Ini kisah sosok ulama besar asal Makkah, yakni Sayyid Muhammad Alawi Al-Maliki, Ulama yang Kaya dan Dermawan.
Pernah terjadi obrolan oleh beberapa Kiai Madura saat mereka bertamu pada Abuya Sayyid Muhammad bin Alawi Al-Maliki, obrolan itu terjadi di halaman pondok Rushaifah dan saya ikut nimbrung di situ. Mereka sedang membicarakan kekayaan Abuya, namun mereka tidak tahu persis dari mana kekayaan beliau itu, mereka hanya tahu bahwa Abuya itu kaya dan salah seorang dari mereka berkata: “Amplop dari kita tidak ada artinya buat Abuya, orang-orang Arab yang kaya-kaya itu, kalau memberi Abuya amplop, pasti isinya banyak.”
Mereka mengira Abuya itu kaya karena sering menerima hadiah besar dari tamu-tamu beliau. Abuya tidak seprti itu, walaupun beliau menerima banyak hadiah dari para tamu dan orang-orang yang mencintai beliau, tapi pemberian beliau untuk orang lain, termasuk ketika membalas hadiah, jauh lebih banyak lagi.
Pernah ada tamu seorang Kiai dari Jawa dan beliaupun dijamu makan oleh Abuya, Kiai itu makan sedikit, mungkin karena malu, Abuya menyuruh Kiai itu agar makan banyak dan kemudian berkata: “Nasiku ini lebih halal dari nasi di rumahmu. Tahu kenapa?” Tamu itu hanya tersenyum, kemudian Abuya melanjutkan: “Karena beras dan semua uangmu dari pemberian orang. Kalau uangku dari hasil usaha, aku punya usaha.” Kiai itupun tertawa mengiyakan.

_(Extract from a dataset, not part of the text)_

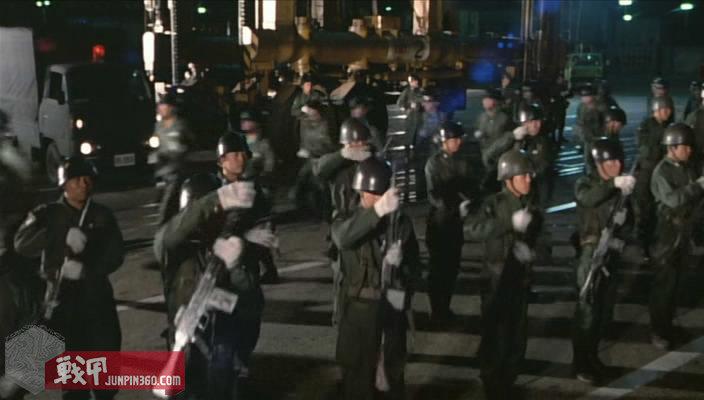《哥吉拉vs王者基多拉》中使用64式自动步枪并身穿65式作业服的自卫队员.jpg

Setahu saya, Abuya memiliki banyak apartemen yang disewakan, setidaknya itulah suatu jenis usaha beliau yang saya tahu. Saya hanya dua tahun bersama Abuya sehingga tidak banyak tahu tentang kekayaan beliau dan alokasinya. Dan yang saya dengar, tiap awal bulan beliau mendapat sekoper uang dari hasil penyewaan apartemen itu, namun tidak sampai seminggu uang itu habis untuk operasional santri, hadiah, sedekah dan lain-lain.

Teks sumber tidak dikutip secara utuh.